Le Commissaire MIJATOVIC intervient devant la CEDH sur le droit de vote des personnes handicapées.
Alors que la France devrait prochainement rétablir le droit de vote aux personnes déficientes mentales ou psychiques placées sous tutelle selon les déclarations d’Emmanuel MACRON lors du congrès à Versailles le 9 juillet dernier. « Personne ne devrait être privé de son droit de vote en raison de son handicap. Les personnes atteintes de déficiences intellectuelles et psychosociales ne font pas, exception », a déclaré aujourd'hui Dunja MIJATOVIC, commissaire aux droits de l'homme du Conseil de l'Europe, en publiant ses observations écrites à la Cour européenne des droits de l'homme, venu défendre le cas d'une femme Maria Del Mar Camaño privée de son droit de vote.
Un droit retiré par un tribunal en Espagne…
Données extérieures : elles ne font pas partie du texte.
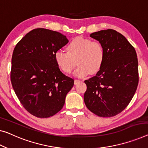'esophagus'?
<instances>
[{"instance_id":"esophagus-1","label":"esophagus","mask_w":148,"mask_h":148,"mask_svg":"<svg viewBox=\"0 0 148 148\" xmlns=\"http://www.w3.org/2000/svg\"><path fill=\"white\" fill-rule=\"evenodd\" d=\"M80 82H81V80H74V84H78Z\"/></svg>"}]
</instances>
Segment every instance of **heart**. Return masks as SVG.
Returning a JSON list of instances; mask_svg holds the SVG:
<instances>
[{
  "label": "heart",
  "instance_id": "b5f03b06",
  "mask_svg": "<svg viewBox=\"0 0 148 148\" xmlns=\"http://www.w3.org/2000/svg\"><path fill=\"white\" fill-rule=\"evenodd\" d=\"M67 52L58 50L55 52V61L59 68L69 74L76 66L78 67L74 74L78 77L86 76L88 74H94L102 68L105 58V49L99 41L78 36L68 44Z\"/></svg>",
  "mask_w": 148,
  "mask_h": 148
}]
</instances>
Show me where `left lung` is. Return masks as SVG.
<instances>
[{
  "label": "left lung",
  "mask_w": 148,
  "mask_h": 148,
  "mask_svg": "<svg viewBox=\"0 0 148 148\" xmlns=\"http://www.w3.org/2000/svg\"><path fill=\"white\" fill-rule=\"evenodd\" d=\"M90 36L102 44L105 58L96 76L84 81L87 90L84 100L98 116L113 117L127 106L137 89V54L127 40L114 30H100Z\"/></svg>",
  "instance_id": "1"
}]
</instances>
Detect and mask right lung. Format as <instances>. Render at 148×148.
<instances>
[{
	"instance_id": "1",
	"label": "right lung",
	"mask_w": 148,
	"mask_h": 148,
	"mask_svg": "<svg viewBox=\"0 0 148 148\" xmlns=\"http://www.w3.org/2000/svg\"><path fill=\"white\" fill-rule=\"evenodd\" d=\"M68 42L61 33L36 28L15 46L10 81L20 102L30 114L49 118L60 111L74 79L60 71L54 54Z\"/></svg>"
}]
</instances>
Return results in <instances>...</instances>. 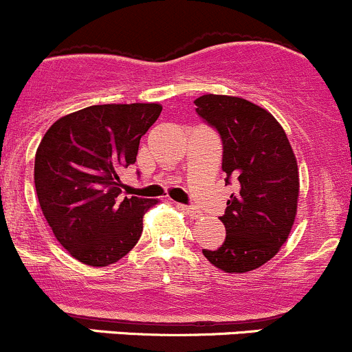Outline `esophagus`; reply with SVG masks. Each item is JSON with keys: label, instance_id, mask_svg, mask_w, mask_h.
<instances>
[{"label": "esophagus", "instance_id": "1", "mask_svg": "<svg viewBox=\"0 0 352 352\" xmlns=\"http://www.w3.org/2000/svg\"><path fill=\"white\" fill-rule=\"evenodd\" d=\"M177 208H181V210H183L184 214L190 215L191 219H198L201 215V212L198 210L197 207H188V205H177Z\"/></svg>", "mask_w": 352, "mask_h": 352}]
</instances>
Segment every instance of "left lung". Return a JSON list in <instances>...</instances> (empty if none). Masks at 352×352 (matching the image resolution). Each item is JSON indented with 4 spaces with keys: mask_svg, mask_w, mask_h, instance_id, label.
Here are the masks:
<instances>
[{
    "mask_svg": "<svg viewBox=\"0 0 352 352\" xmlns=\"http://www.w3.org/2000/svg\"><path fill=\"white\" fill-rule=\"evenodd\" d=\"M195 106L221 135L226 183H236L221 217L224 243L204 255L224 272H250L274 258L289 238L299 198L296 155L279 121L250 100L207 94Z\"/></svg>",
    "mask_w": 352,
    "mask_h": 352,
    "instance_id": "1",
    "label": "left lung"
}]
</instances>
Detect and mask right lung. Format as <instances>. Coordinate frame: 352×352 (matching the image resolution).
<instances>
[{"label": "right lung", "mask_w": 352, "mask_h": 352, "mask_svg": "<svg viewBox=\"0 0 352 352\" xmlns=\"http://www.w3.org/2000/svg\"><path fill=\"white\" fill-rule=\"evenodd\" d=\"M161 104H102L51 124L36 152L41 210L59 245L78 262L107 267L140 239L144 215L157 200L121 197L118 173L135 164L140 138Z\"/></svg>", "instance_id": "add662e5"}]
</instances>
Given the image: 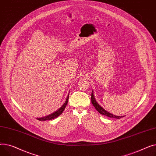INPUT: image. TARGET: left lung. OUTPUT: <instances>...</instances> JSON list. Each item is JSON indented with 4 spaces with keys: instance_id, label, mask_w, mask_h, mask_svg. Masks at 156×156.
<instances>
[{
    "instance_id": "1",
    "label": "left lung",
    "mask_w": 156,
    "mask_h": 156,
    "mask_svg": "<svg viewBox=\"0 0 156 156\" xmlns=\"http://www.w3.org/2000/svg\"><path fill=\"white\" fill-rule=\"evenodd\" d=\"M91 101H92V103L93 105L94 106V108L96 109V110L98 112H99L100 114H102V115H104L105 116H108L109 118H116V119H120V118H121L122 117H124V116H116V115H113L112 114L109 112L108 111L105 110L103 108H102L101 106L99 104H98L97 101L95 100V98L93 90L92 92Z\"/></svg>"
}]
</instances>
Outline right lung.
Wrapping results in <instances>:
<instances>
[{
  "label": "right lung",
  "instance_id": "obj_1",
  "mask_svg": "<svg viewBox=\"0 0 156 156\" xmlns=\"http://www.w3.org/2000/svg\"><path fill=\"white\" fill-rule=\"evenodd\" d=\"M69 93L68 94V97L66 98V100L65 102L63 104V105L61 106V107L58 109L56 111H55L54 112L49 114V115L48 116H46L45 117H42V118H37V119L39 120V121H46V120H51V119H53L57 117H58L59 115H61V114L62 113V112L64 111L66 106L67 105V104H68V99H69Z\"/></svg>",
  "mask_w": 156,
  "mask_h": 156
}]
</instances>
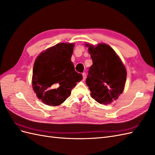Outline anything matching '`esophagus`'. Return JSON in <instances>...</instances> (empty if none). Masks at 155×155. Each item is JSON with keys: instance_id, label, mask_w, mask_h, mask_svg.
I'll return each instance as SVG.
<instances>
[{"instance_id": "1", "label": "esophagus", "mask_w": 155, "mask_h": 155, "mask_svg": "<svg viewBox=\"0 0 155 155\" xmlns=\"http://www.w3.org/2000/svg\"><path fill=\"white\" fill-rule=\"evenodd\" d=\"M82 76H83V80L84 81L85 79V78H86V73L85 72H83L82 74Z\"/></svg>"}]
</instances>
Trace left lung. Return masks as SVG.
<instances>
[{"instance_id": "left-lung-1", "label": "left lung", "mask_w": 155, "mask_h": 155, "mask_svg": "<svg viewBox=\"0 0 155 155\" xmlns=\"http://www.w3.org/2000/svg\"><path fill=\"white\" fill-rule=\"evenodd\" d=\"M93 60L86 84L91 97L100 104H108L123 93L127 80V70L115 51L106 44L94 47L86 44Z\"/></svg>"}]
</instances>
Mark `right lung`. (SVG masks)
<instances>
[{
	"label": "right lung",
	"instance_id": "right-lung-1",
	"mask_svg": "<svg viewBox=\"0 0 155 155\" xmlns=\"http://www.w3.org/2000/svg\"><path fill=\"white\" fill-rule=\"evenodd\" d=\"M74 47V44H57L41 53L35 62L33 90L47 105L57 106L63 103L83 78L71 61Z\"/></svg>",
	"mask_w": 155,
	"mask_h": 155
}]
</instances>
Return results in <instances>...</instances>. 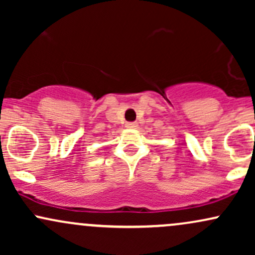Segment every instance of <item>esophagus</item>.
I'll return each instance as SVG.
<instances>
[{"label": "esophagus", "mask_w": 255, "mask_h": 255, "mask_svg": "<svg viewBox=\"0 0 255 255\" xmlns=\"http://www.w3.org/2000/svg\"><path fill=\"white\" fill-rule=\"evenodd\" d=\"M126 127H127V128H135V127H137V124H136V122H128V124H126Z\"/></svg>", "instance_id": "34e87169"}]
</instances>
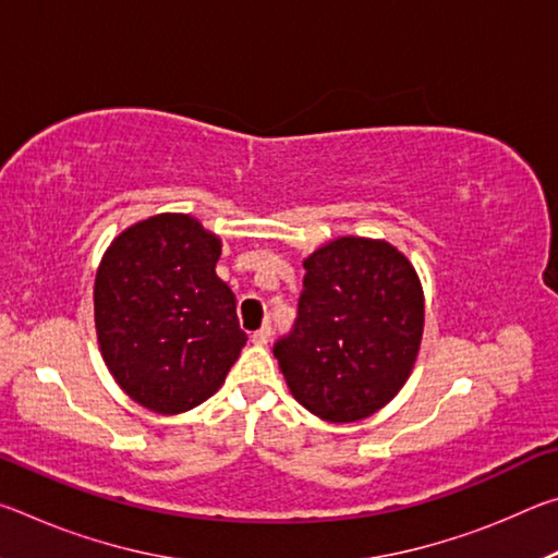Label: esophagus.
Here are the masks:
<instances>
[{"label":"esophagus","instance_id":"34e87169","mask_svg":"<svg viewBox=\"0 0 558 558\" xmlns=\"http://www.w3.org/2000/svg\"><path fill=\"white\" fill-rule=\"evenodd\" d=\"M270 337H272V329H270V325H263L260 329H256V332H253V342H256V344H268L270 342Z\"/></svg>","mask_w":558,"mask_h":558}]
</instances>
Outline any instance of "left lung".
I'll list each match as a JSON object with an SVG mask.
<instances>
[{"label":"left lung","mask_w":558,"mask_h":558,"mask_svg":"<svg viewBox=\"0 0 558 558\" xmlns=\"http://www.w3.org/2000/svg\"><path fill=\"white\" fill-rule=\"evenodd\" d=\"M298 319L276 354L290 393L329 423L384 409L409 379L423 337V290L386 241H329L302 263Z\"/></svg>","instance_id":"left-lung-1"}]
</instances>
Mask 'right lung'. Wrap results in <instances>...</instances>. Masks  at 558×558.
Wrapping results in <instances>:
<instances>
[{
	"instance_id": "right-lung-1",
	"label": "right lung",
	"mask_w": 558,
	"mask_h": 558,
	"mask_svg": "<svg viewBox=\"0 0 558 558\" xmlns=\"http://www.w3.org/2000/svg\"><path fill=\"white\" fill-rule=\"evenodd\" d=\"M221 239L186 214L122 231L100 260L96 332L120 389L155 413H182L221 389L245 332L216 276Z\"/></svg>"
}]
</instances>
La commissaire venue défendre le droit de cette jeune espagnole déficience intellectuelle, Maria del Mar Caamaño Valle qui s'est vu retirer son droit de vote par une juridiction espagnole. Une situation dont celle-ci est venue contester la décision de son pays devant la CEDH. Pour Dunja MIJATOVIC, cette situation et inadmissible « Nul ne devrait en être privée à cause de son handicap. Les personnes en situation de handicap intellectuel ou psychosocial ne font pas exception (…) même si un juge a évalué au préalable les capacités cognitives de cette personne et son état de santé mentale ».
Ajoutant dans ces observations écrites « cela n'est pas non plus compatible avec un but légitime et équivaut à une discrimination » et de précisé que dans une démocratie moderne, « personne n'a besoin de justifier pourquoi il vote pour un parti ou un candidat en particulier. Contrairement aux croyances reçues, dépouiller une personne de son droit de vote ne protège ni la personne ni la société. Au contraire, cela perpétue l'exclusion et la stigmatisation, et prive la société d'élus qui la représentent dans toute sa diversité ».
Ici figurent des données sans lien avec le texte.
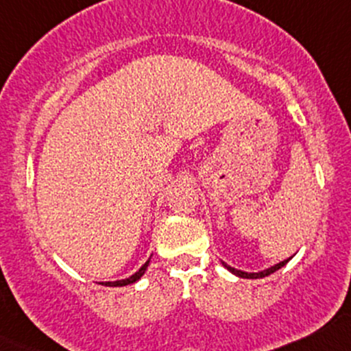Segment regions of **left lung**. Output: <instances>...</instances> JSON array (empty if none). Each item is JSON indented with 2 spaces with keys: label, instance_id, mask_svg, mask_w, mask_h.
<instances>
[{
  "label": "left lung",
  "instance_id": "8db88e82",
  "mask_svg": "<svg viewBox=\"0 0 351 351\" xmlns=\"http://www.w3.org/2000/svg\"><path fill=\"white\" fill-rule=\"evenodd\" d=\"M288 261H290V258H288V260L280 261V263L275 265V267H271V268H268V269H263V271H260V273H246V271H240V269H234V268H232V267H230V265H226V263H223V265H225L226 269H230V271H232L233 275L240 276V278H252V280H256V278H263V276L271 275V273H275L276 269H280L282 267H285V265H287Z\"/></svg>",
  "mask_w": 351,
  "mask_h": 351
}]
</instances>
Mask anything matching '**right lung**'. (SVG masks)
Here are the masks:
<instances>
[{
    "mask_svg": "<svg viewBox=\"0 0 351 351\" xmlns=\"http://www.w3.org/2000/svg\"><path fill=\"white\" fill-rule=\"evenodd\" d=\"M148 263H149V260L146 261V263L143 265V267H141L140 269H138V271L134 273V275L130 276V278H125V280H118V282H105V283H101V285H105V287H125V285H130V283H134V282H138V280H140L141 276L145 275L146 268H148Z\"/></svg>",
    "mask_w": 351,
    "mask_h": 351,
    "instance_id": "add662e5",
    "label": "right lung"
}]
</instances>
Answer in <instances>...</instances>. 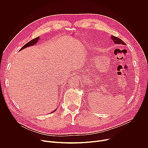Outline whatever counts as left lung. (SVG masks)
I'll list each match as a JSON object with an SVG mask.
<instances>
[{"label":"left lung","instance_id":"8db88e82","mask_svg":"<svg viewBox=\"0 0 148 148\" xmlns=\"http://www.w3.org/2000/svg\"><path fill=\"white\" fill-rule=\"evenodd\" d=\"M111 38L112 39V40L114 42L115 44H117V45H125L126 44L125 43V42H123L121 39H120L119 38L114 36H111Z\"/></svg>","mask_w":148,"mask_h":148}]
</instances>
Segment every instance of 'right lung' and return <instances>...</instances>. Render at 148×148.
<instances>
[{"label": "right lung", "instance_id": "add662e5", "mask_svg": "<svg viewBox=\"0 0 148 148\" xmlns=\"http://www.w3.org/2000/svg\"><path fill=\"white\" fill-rule=\"evenodd\" d=\"M38 39H39V37H36V38H35L32 40L31 41H30L29 42H28V43H27L25 45H24L22 48L20 49V50H23V49H25V48H26V47H29V46H32L34 45L35 44H36V43H37V41H38ZM56 110H57V108H56L54 111H53L52 112L56 111ZM52 112H51V113H52Z\"/></svg>", "mask_w": 148, "mask_h": 148}]
</instances>
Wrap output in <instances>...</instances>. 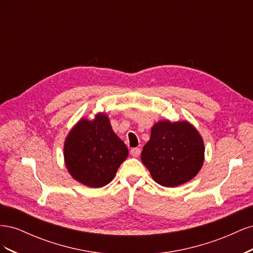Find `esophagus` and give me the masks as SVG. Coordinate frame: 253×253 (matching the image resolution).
Returning <instances> with one entry per match:
<instances>
[{"label": "esophagus", "instance_id": "esophagus-1", "mask_svg": "<svg viewBox=\"0 0 253 253\" xmlns=\"http://www.w3.org/2000/svg\"><path fill=\"white\" fill-rule=\"evenodd\" d=\"M140 149L139 148H134V149H132L131 150V152H129V153H131V155L133 156V157H138L139 155H140Z\"/></svg>", "mask_w": 253, "mask_h": 253}]
</instances>
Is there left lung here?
Returning a JSON list of instances; mask_svg holds the SVG:
<instances>
[{
	"label": "left lung",
	"mask_w": 253,
	"mask_h": 253,
	"mask_svg": "<svg viewBox=\"0 0 253 253\" xmlns=\"http://www.w3.org/2000/svg\"><path fill=\"white\" fill-rule=\"evenodd\" d=\"M204 153L202 137L187 121H160L152 127L141 160L159 185L177 187L201 170Z\"/></svg>",
	"instance_id": "left-lung-1"
}]
</instances>
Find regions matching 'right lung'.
<instances>
[{"mask_svg":"<svg viewBox=\"0 0 253 253\" xmlns=\"http://www.w3.org/2000/svg\"><path fill=\"white\" fill-rule=\"evenodd\" d=\"M127 148L114 133L103 114L95 120H80L67 136L64 158L73 177L90 188L112 181L127 156Z\"/></svg>","mask_w":253,"mask_h":253,"instance_id":"add662e5","label":"right lung"}]
</instances>
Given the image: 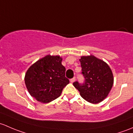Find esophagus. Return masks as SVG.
Listing matches in <instances>:
<instances>
[{
    "label": "esophagus",
    "instance_id": "34e87169",
    "mask_svg": "<svg viewBox=\"0 0 133 133\" xmlns=\"http://www.w3.org/2000/svg\"><path fill=\"white\" fill-rule=\"evenodd\" d=\"M75 81H76V77H74L72 78V79H70V82H71V83H73Z\"/></svg>",
    "mask_w": 133,
    "mask_h": 133
}]
</instances>
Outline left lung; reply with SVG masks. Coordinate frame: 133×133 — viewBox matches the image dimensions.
I'll list each match as a JSON object with an SVG mask.
<instances>
[{"label": "left lung", "instance_id": "obj_1", "mask_svg": "<svg viewBox=\"0 0 133 133\" xmlns=\"http://www.w3.org/2000/svg\"><path fill=\"white\" fill-rule=\"evenodd\" d=\"M79 61L84 81L81 83L76 81L74 86L88 102L98 103L108 96L113 87L111 70L106 63L92 56H83Z\"/></svg>", "mask_w": 133, "mask_h": 133}]
</instances>
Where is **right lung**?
<instances>
[{
    "mask_svg": "<svg viewBox=\"0 0 133 133\" xmlns=\"http://www.w3.org/2000/svg\"><path fill=\"white\" fill-rule=\"evenodd\" d=\"M61 61L62 58L58 56L48 55L34 63L26 72V87L39 102L47 103L55 100L69 83Z\"/></svg>",
    "mask_w": 133,
    "mask_h": 133,
    "instance_id": "obj_1",
    "label": "right lung"
}]
</instances>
Un droit inscrit dans les traités internationaux.
Un droit inscrit également dans l’article 29e (CIDPH) des Nations unies que l’Espagne a pourtant ratifiées affirme l'inaliénabilité du droit de vote. La commissaire ayant rappelé également les observations sur le travail du commissariat au droit de vote des personnes handicapées et sur les normes du Conseil de l'Europe. Le commissaire qui lors de son intervention a également attiré l'attention sur un certain nombre d'obligations positives que les États doivent remplir pour que le droit de vote soit efficace pour les personnes souffrant de déficiences intellectuelles et psychosociales.
En plus des mesures générales d'accessibilité et d'accommodement raisonnable, cela doit aussi inclure, si nécessaire, de l'aide et du soutien à la personne pour comprendre les enjeux d'une élection, faire un choix et voter. « Les États ont un rôle à jouer dans la prévention des conflits d'intérêts dans la fourniture d'un tel soutien, mais ils ne doivent pas empiéter sur le cœur du droit de vote ».
La France qui elle ne respecte toujours pas ces engagements internationaux, même si cela devrait changer suite à l’annonce du Président le 9 juillet dernier. Actuellement, l’article 5 du code électoral reste contraire est en effet contraire à la Convention internationale relative aux droits des personnes handicapées. Car si ce droit est accordé de fait il peut néanmoins être retiré sur simple décision d’un juge. En France, ils seraient ainsi plus de 385 000 majeurs seraient concernés par cette disposition dont entre un quart et un tiers encore privé de leur droit de vote.
La commissaire nommée en avril dernier démontre depuis quelques jours l’importance et la vigilance qu’elle porte à la question du handicap, la France ayant même fait l’objet d’un rappel a la « raison » invitant le législateur Français a ne pas limiter le nombre de logements accessible dans le cadre du projet de loi ÉLAN.